### [INSTRUCTIONS FOR THE TASK]
Transcribe the listing below exactly, without pictures.

### [RECORDS PROVIDED]

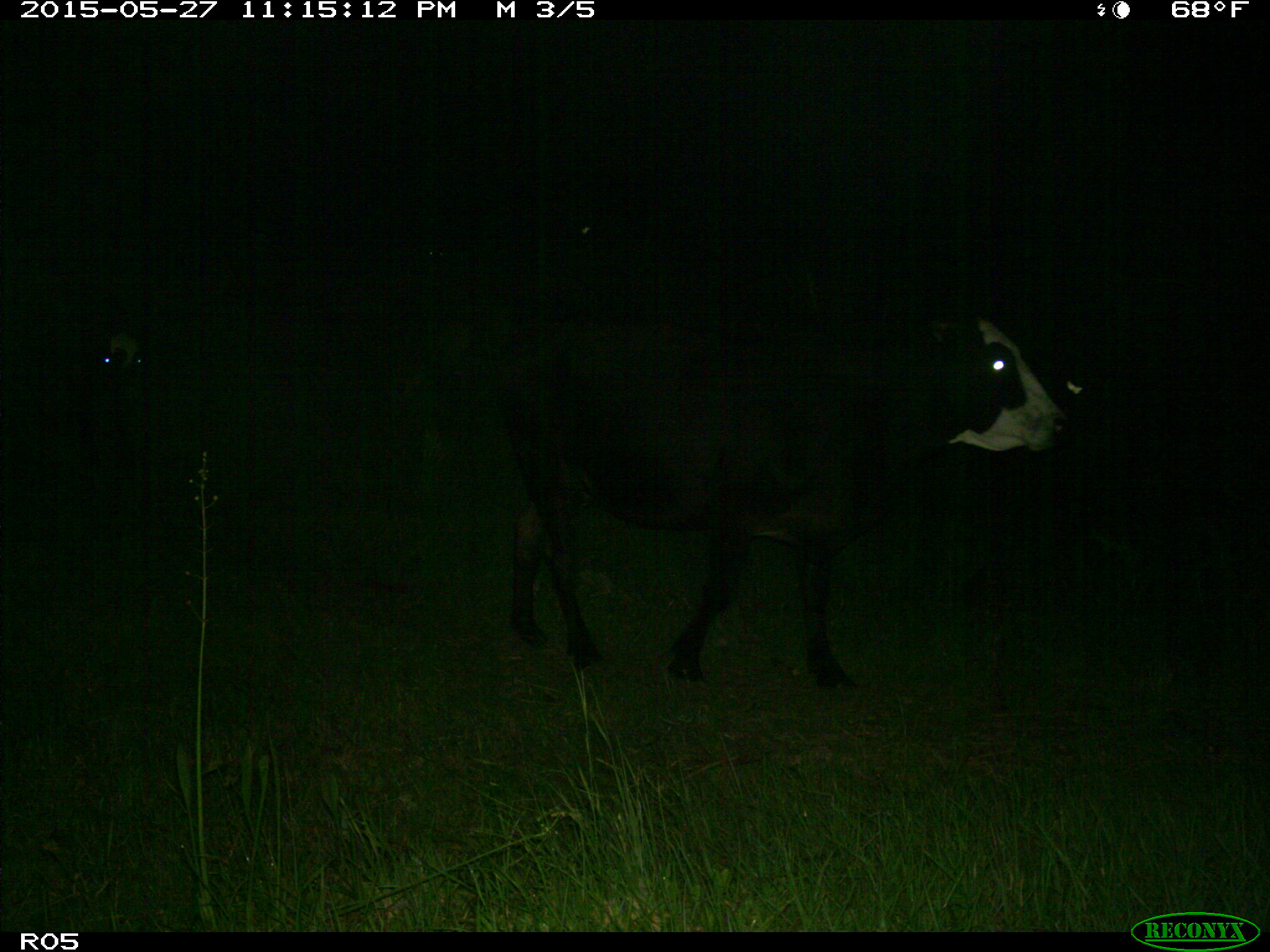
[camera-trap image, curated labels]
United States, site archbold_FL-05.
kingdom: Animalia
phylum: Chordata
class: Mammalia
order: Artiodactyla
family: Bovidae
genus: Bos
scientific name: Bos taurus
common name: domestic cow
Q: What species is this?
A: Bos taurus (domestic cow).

### [WRITTEN ANSWER]
[camera-trap image, curated labels]
United States, site archbold_FL-05.
kingdom: Animalia
phylum: Chordata
class: Mammalia
order: Artiodactyla
family: Bovidae
genus: Bos
scientific name: Bos taurus
common name: domestic cow
Q: What species is this?
A: Bos taurus (domestic cow).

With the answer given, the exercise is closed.